**Document extract:**
##############################
Runners - Kubiya

Kubiya Runners are the execution engine that orchestrates serverless tools on your infrastructure. They manage container lifecycles, enforce security policies, and provide the bridge between Kubiya’s AI-generated workflows and your actual systems.

Why Runners Matter for Production

Runners solve critical challenges for production automation:

Data Sovereignty

All execution happens on your infrastructure
Sensitive data never leaves your environment
Meet compliance requirements for regulated industries
Full control over data residency and processing

Security & Isolation

Network policies control tool access to systems
Resource limits prevent runaway processes
Security scanning of all container images
Audit logging of every operation

Performance & Reliability

Execute tools close to your data and services
Automatic retry and error recovery
Load balancing across multiple runner instances
Caching of frequently used tool images

Runner Architecture

Core Components

Container Engine
Network Proxy
Secret Manager
Resource Controller

Manages tool execution lifecycle:

Pull and cache tool container images
Create isolated execution environments
Enforce resource limits and security policies
Collect logs and metrics from running containers

Deployment Options

Self-Hosted Runners

Deploy runners on your own infrastructure for maximum control:

Kubernetes

Native Kubernetes deployment with Helm charts

Docker Compose

Simple deployment for development and testing

VM/Bare Metal

Direct installation on Linux systems

Cloud Native

Optimized for AWS EKS, GCP GKE, Azure AKS

Kubernetes Deployment

# values.yaml for Kubiya Runner Helm chart
runner:
  replicas: 3
  resources:
    requests:
      cpu: 500m
      memory: 1Gi
    limits:
      cpu: 2000m
      memory: 4Gi

security:
  networkPolicies: true
  podSecurityStandards: restricted
  runAsNonRoot: true

storage:
  cacheSize: 20Gi
  logsRetention: 30d

integrations:
  kubernets:
    inClusterConfig: true
  aws:
    roleArn: "arn:aws:iam::123456789012:role/KubiyaRunner"
##############################
**Prompt A:** Pull out each line of the listing below that contains the word "pale", and copy those lines in full.

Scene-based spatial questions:
##############################
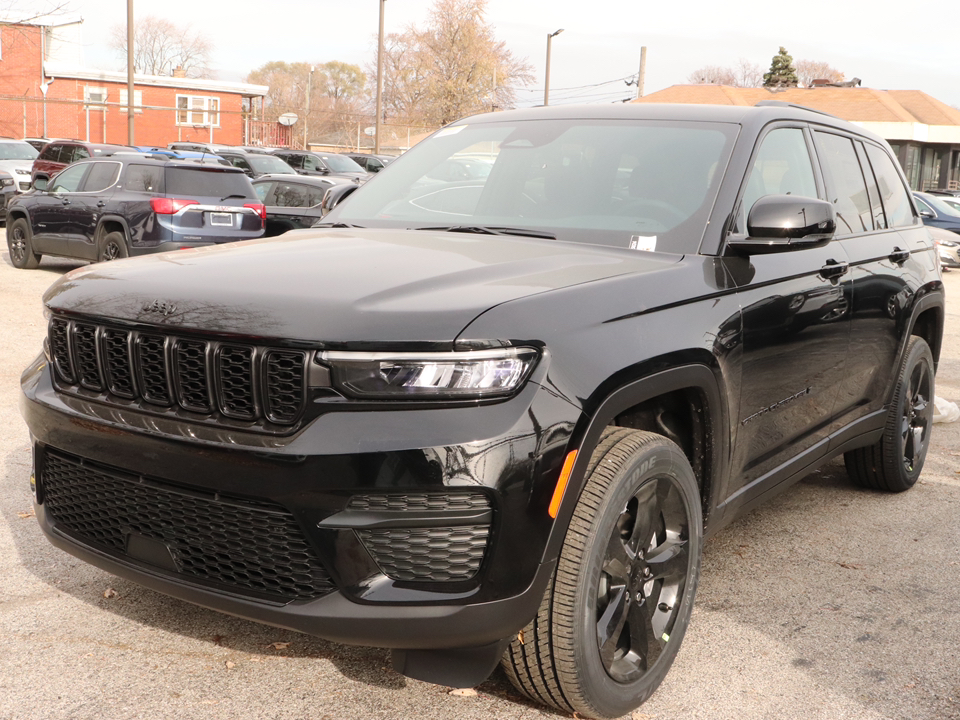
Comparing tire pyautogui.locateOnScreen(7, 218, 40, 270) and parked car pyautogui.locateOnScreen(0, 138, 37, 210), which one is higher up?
parked car pyautogui.locateOnScreen(0, 138, 37, 210)

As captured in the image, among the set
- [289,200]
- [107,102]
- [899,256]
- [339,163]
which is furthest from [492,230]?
[107,102]

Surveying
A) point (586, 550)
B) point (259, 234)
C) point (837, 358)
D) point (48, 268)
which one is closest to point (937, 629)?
point (837, 358)

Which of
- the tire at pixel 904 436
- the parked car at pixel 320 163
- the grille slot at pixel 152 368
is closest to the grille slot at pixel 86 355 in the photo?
the grille slot at pixel 152 368

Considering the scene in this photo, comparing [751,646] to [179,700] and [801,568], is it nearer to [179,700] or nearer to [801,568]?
[801,568]

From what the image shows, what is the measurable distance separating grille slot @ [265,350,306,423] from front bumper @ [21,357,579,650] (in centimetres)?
7

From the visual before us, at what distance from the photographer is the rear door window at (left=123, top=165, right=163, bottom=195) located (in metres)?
12.8

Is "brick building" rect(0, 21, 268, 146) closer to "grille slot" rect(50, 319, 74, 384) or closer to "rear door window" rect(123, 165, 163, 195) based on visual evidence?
"rear door window" rect(123, 165, 163, 195)

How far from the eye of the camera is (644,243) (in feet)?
11.6

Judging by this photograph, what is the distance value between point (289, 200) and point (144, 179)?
136 inches

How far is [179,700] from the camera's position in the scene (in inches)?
118

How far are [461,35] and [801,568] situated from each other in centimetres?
6348

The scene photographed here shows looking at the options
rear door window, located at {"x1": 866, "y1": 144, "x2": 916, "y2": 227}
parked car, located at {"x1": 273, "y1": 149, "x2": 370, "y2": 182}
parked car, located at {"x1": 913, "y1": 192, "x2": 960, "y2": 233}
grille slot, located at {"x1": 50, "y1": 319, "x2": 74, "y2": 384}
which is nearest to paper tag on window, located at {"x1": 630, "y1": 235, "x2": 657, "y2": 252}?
grille slot, located at {"x1": 50, "y1": 319, "x2": 74, "y2": 384}

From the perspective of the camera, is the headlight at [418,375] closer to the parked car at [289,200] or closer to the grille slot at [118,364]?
the grille slot at [118,364]

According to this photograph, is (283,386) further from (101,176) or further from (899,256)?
(101,176)
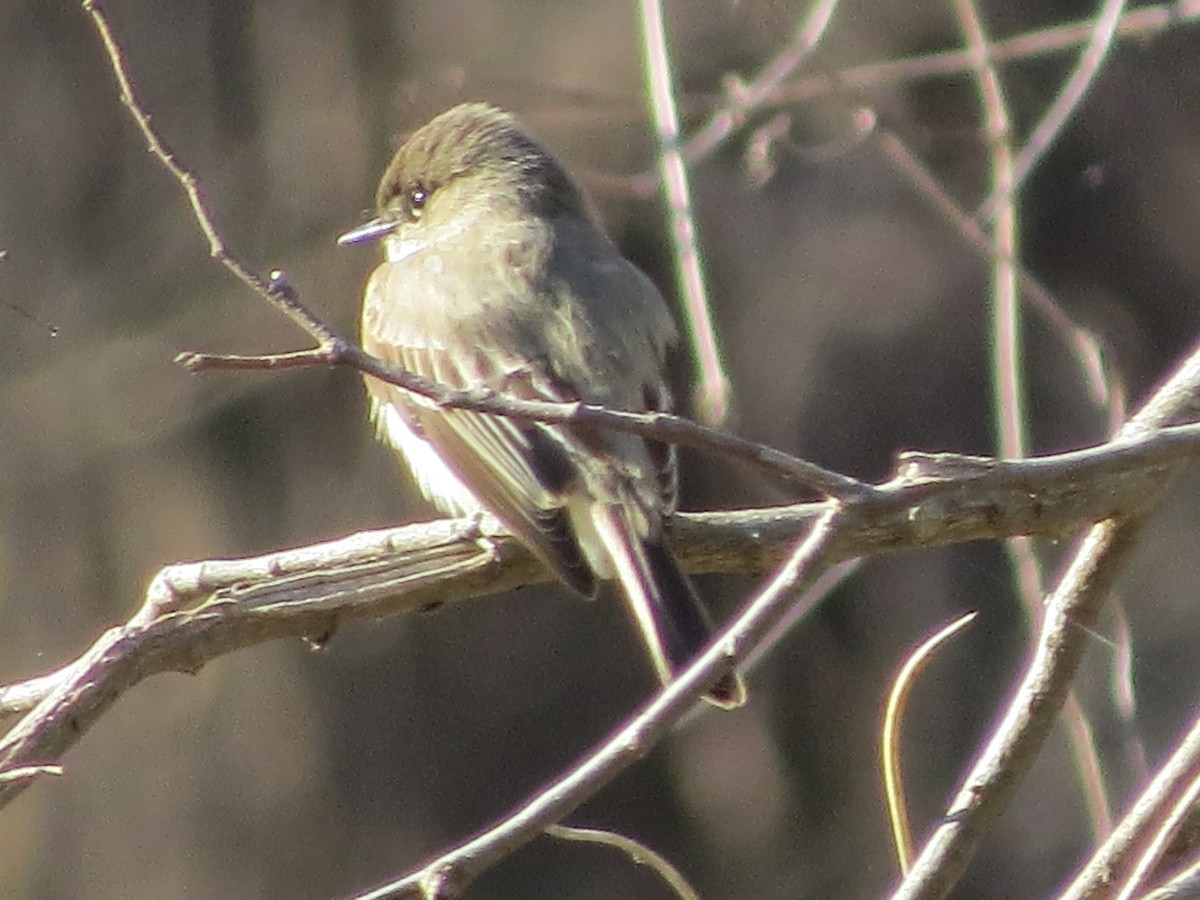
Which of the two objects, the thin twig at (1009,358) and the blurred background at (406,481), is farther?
the blurred background at (406,481)

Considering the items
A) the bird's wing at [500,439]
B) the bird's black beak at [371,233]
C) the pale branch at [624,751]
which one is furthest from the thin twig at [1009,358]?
the pale branch at [624,751]

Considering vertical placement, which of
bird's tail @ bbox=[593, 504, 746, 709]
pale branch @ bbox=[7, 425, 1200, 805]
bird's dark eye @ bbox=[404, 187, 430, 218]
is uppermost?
bird's dark eye @ bbox=[404, 187, 430, 218]

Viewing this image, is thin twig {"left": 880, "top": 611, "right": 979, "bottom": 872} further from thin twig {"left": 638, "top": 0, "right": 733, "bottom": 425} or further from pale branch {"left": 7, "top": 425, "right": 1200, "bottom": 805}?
thin twig {"left": 638, "top": 0, "right": 733, "bottom": 425}

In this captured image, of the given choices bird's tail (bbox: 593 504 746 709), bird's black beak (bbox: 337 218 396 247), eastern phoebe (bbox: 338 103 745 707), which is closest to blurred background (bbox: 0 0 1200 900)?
bird's black beak (bbox: 337 218 396 247)

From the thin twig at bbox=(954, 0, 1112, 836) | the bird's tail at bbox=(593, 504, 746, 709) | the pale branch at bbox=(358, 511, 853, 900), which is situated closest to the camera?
the pale branch at bbox=(358, 511, 853, 900)

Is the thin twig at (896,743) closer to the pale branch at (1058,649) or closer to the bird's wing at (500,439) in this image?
the pale branch at (1058,649)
##############################
**Prompt B:**
Answer these from the Kubiya Runners page, one answer per line, marked to match:
(i) How many replicas does the Helm chart values file set for the runner?
(ii) Which deployment option is described as simple deployment for development and testing?
(iii) Which cloud services is the Cloud Native option optimized for?

**Right answer A:**
C) the pale branch at [624,751]
the pale branch at [624,751]
pale branch @ bbox=[7, 425, 1200, 805]
Viewing this image, is thin twig {"left": 880, "top": 611, "right": 979, "bottom": 872} further from thin twig {"left": 638, "top": 0, "right": 733, "bottom": 425} or further from pale branch {"left": 7, "top": 425, "right": 1200, "bottom": 805}?
From the thin twig at bbox=(954, 0, 1112, 836) | the bird's tail at bbox=(593, 504, 746, 709) | the pale branch at bbox=(358, 511, 853, 900), which is situated closest to the camera?
the pale branch at bbox=(358, 511, 853, 900)
Is the thin twig at (896,743) closer to the pale branch at (1058,649) or closer to the bird's wing at (500,439) in this image?
the pale branch at (1058,649)

**Right answer B:**
(i) 3
(ii) Docker Compose
(iii) AWS EKS, GCP GKE, and Azure AKS